Job: Extract, exactly and without pictures, every line from the one that includes "What is the estimated" through the final line of the material below.

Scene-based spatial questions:
────────────────
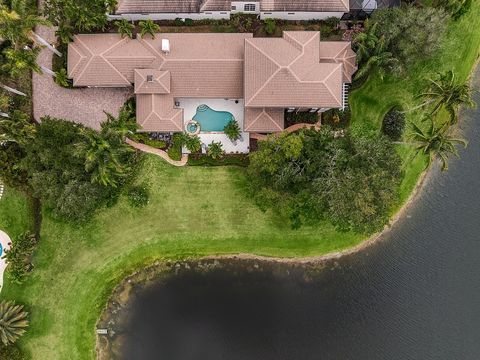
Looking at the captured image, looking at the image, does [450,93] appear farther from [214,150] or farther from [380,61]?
[214,150]

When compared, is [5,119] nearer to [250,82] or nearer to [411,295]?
[250,82]

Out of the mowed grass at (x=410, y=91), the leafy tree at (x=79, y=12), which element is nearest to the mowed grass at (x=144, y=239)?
A: the mowed grass at (x=410, y=91)

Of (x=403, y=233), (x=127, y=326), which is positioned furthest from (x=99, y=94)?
(x=403, y=233)

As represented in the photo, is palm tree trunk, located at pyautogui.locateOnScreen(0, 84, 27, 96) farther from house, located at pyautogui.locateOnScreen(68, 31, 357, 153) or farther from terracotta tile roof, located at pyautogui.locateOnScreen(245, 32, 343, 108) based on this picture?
terracotta tile roof, located at pyautogui.locateOnScreen(245, 32, 343, 108)

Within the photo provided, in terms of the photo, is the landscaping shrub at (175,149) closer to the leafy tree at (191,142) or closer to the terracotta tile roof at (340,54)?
the leafy tree at (191,142)

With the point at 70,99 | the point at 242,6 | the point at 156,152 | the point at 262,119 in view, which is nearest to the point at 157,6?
the point at 242,6

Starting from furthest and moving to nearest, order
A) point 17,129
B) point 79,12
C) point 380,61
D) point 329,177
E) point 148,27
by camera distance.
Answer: point 148,27 → point 380,61 → point 17,129 → point 79,12 → point 329,177
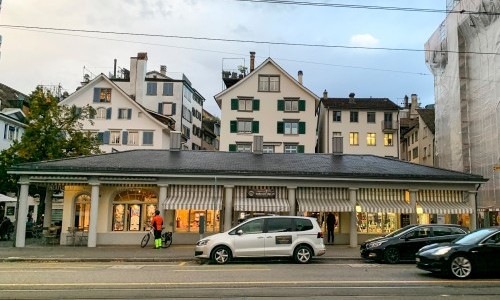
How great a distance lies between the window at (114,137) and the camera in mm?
49500

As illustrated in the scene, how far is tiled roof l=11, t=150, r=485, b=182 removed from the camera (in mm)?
24750

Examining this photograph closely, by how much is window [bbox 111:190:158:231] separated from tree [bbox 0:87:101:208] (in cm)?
746

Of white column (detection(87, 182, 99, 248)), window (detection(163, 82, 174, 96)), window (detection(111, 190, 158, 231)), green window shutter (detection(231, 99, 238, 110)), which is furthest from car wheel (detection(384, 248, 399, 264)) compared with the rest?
window (detection(163, 82, 174, 96))

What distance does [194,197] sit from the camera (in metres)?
25.6

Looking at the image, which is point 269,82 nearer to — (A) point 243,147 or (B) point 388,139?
(A) point 243,147

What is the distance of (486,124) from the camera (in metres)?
30.9

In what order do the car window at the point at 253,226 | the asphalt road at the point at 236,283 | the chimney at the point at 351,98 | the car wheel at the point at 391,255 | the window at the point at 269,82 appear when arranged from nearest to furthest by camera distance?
the asphalt road at the point at 236,283, the car window at the point at 253,226, the car wheel at the point at 391,255, the window at the point at 269,82, the chimney at the point at 351,98

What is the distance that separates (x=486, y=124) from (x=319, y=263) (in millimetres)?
18817

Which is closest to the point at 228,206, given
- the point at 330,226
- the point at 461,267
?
the point at 330,226

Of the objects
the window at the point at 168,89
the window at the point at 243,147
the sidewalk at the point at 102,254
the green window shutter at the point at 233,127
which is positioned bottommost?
the sidewalk at the point at 102,254

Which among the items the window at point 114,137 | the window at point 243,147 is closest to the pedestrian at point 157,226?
the window at point 243,147

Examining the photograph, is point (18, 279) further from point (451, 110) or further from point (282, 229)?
point (451, 110)

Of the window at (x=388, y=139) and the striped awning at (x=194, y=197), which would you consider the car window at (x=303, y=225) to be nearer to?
the striped awning at (x=194, y=197)

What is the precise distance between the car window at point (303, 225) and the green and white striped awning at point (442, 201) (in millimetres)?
10497
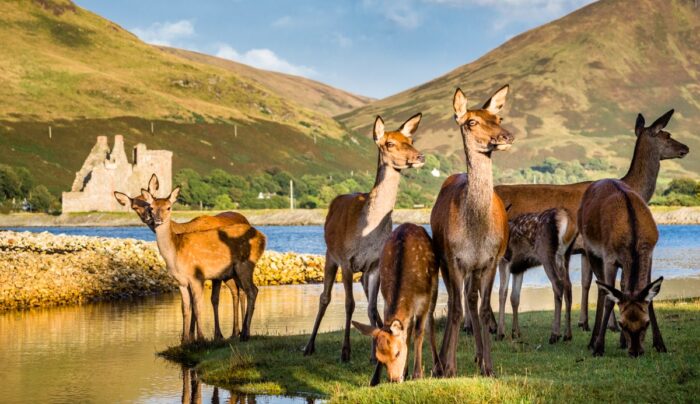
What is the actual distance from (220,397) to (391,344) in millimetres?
4288

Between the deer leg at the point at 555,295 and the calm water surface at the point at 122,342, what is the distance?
545cm

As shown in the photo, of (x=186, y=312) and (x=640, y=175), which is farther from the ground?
(x=640, y=175)

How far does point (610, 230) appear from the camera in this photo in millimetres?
14383

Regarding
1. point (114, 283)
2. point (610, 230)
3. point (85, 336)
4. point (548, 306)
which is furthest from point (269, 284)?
point (610, 230)

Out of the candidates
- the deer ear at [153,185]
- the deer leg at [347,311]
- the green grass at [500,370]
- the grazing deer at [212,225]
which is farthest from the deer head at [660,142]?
the deer ear at [153,185]

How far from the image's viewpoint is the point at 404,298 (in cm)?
1188

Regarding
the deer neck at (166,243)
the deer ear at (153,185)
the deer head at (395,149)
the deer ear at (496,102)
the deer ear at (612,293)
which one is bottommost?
the deer ear at (612,293)

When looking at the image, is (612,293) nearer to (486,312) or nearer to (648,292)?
(648,292)

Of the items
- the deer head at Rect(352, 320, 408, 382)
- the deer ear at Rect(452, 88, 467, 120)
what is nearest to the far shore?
the deer ear at Rect(452, 88, 467, 120)

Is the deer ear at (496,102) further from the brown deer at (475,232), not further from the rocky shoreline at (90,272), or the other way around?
the rocky shoreline at (90,272)

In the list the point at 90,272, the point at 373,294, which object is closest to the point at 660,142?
the point at 373,294

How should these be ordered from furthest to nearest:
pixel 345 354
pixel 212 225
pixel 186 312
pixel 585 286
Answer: pixel 212 225 < pixel 186 312 < pixel 585 286 < pixel 345 354

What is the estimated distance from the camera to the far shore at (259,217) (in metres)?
154

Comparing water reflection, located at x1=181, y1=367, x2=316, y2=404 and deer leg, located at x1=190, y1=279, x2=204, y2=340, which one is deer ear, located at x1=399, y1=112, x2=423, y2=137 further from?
deer leg, located at x1=190, y1=279, x2=204, y2=340
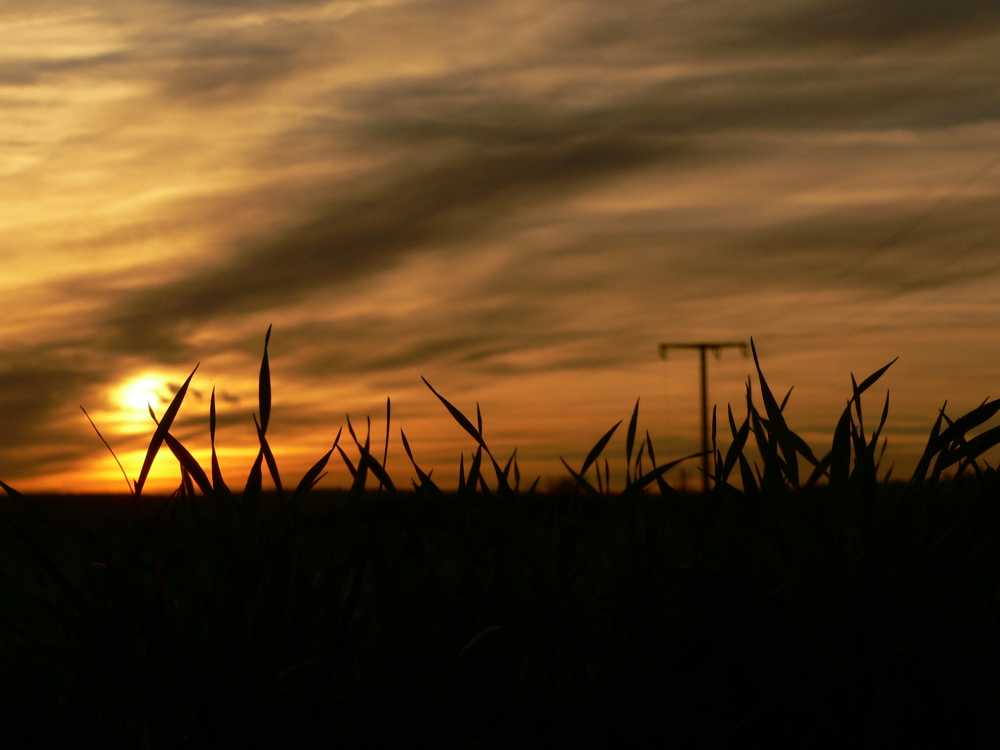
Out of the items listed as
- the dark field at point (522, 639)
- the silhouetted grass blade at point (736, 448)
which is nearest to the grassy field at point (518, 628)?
the dark field at point (522, 639)

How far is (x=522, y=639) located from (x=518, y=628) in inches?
0.8

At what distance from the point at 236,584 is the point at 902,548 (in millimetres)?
1284

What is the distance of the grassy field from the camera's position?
2.29m

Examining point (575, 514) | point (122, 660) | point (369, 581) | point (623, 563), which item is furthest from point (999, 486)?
point (122, 660)

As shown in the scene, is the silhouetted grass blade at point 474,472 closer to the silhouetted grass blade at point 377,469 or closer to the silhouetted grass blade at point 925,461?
the silhouetted grass blade at point 377,469

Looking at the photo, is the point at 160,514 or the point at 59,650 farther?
the point at 160,514

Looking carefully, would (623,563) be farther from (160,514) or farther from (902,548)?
(160,514)

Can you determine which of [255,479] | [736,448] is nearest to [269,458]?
[255,479]

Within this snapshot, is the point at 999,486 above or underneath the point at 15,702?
above

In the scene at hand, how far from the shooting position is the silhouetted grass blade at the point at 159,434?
103 inches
────────────────
Complete response:
What is the estimated distance from the camera to the far shore at (259,217) (in metres)?
154

Comparing water reflection, located at x1=181, y1=367, x2=316, y2=404 and deer leg, located at x1=190, y1=279, x2=204, y2=340, which one is deer ear, located at x1=399, y1=112, x2=423, y2=137 further from?
deer leg, located at x1=190, y1=279, x2=204, y2=340
Out of the items listed as
- the dark field at point (522, 639)
- the silhouetted grass blade at point (736, 448)
which is nearest to the grassy field at point (518, 628)?
the dark field at point (522, 639)

How far is (x=522, y=639) located from (x=518, y=628) in inches?
0.8

At what distance from the point at 236,584 is the point at 902,548 (in millimetres)?
1284

What is the distance of the grassy field from the camera's position?
2.29m

Examining point (575, 514) | point (122, 660) | point (369, 581) | point (623, 563), which item is furthest from point (999, 486)?
point (122, 660)

As shown in the scene, is the silhouetted grass blade at point 474,472 closer to the silhouetted grass blade at point 377,469 or closer to the silhouetted grass blade at point 925,461?
the silhouetted grass blade at point 377,469

Looking at the photo, is the point at 160,514 or the point at 59,650 farther?
the point at 160,514

Looking carefully, would (623,563) be farther from (160,514) or farther from (902,548)?
(160,514)

Can you determine which of [255,479] | [736,448] is nearest to [269,458]?
[255,479]

Within this snapshot, is the point at 999,486 above or underneath the point at 15,702?
above

In the scene at hand, how far from the shooting position is the silhouetted grass blade at the point at 159,434?
103 inches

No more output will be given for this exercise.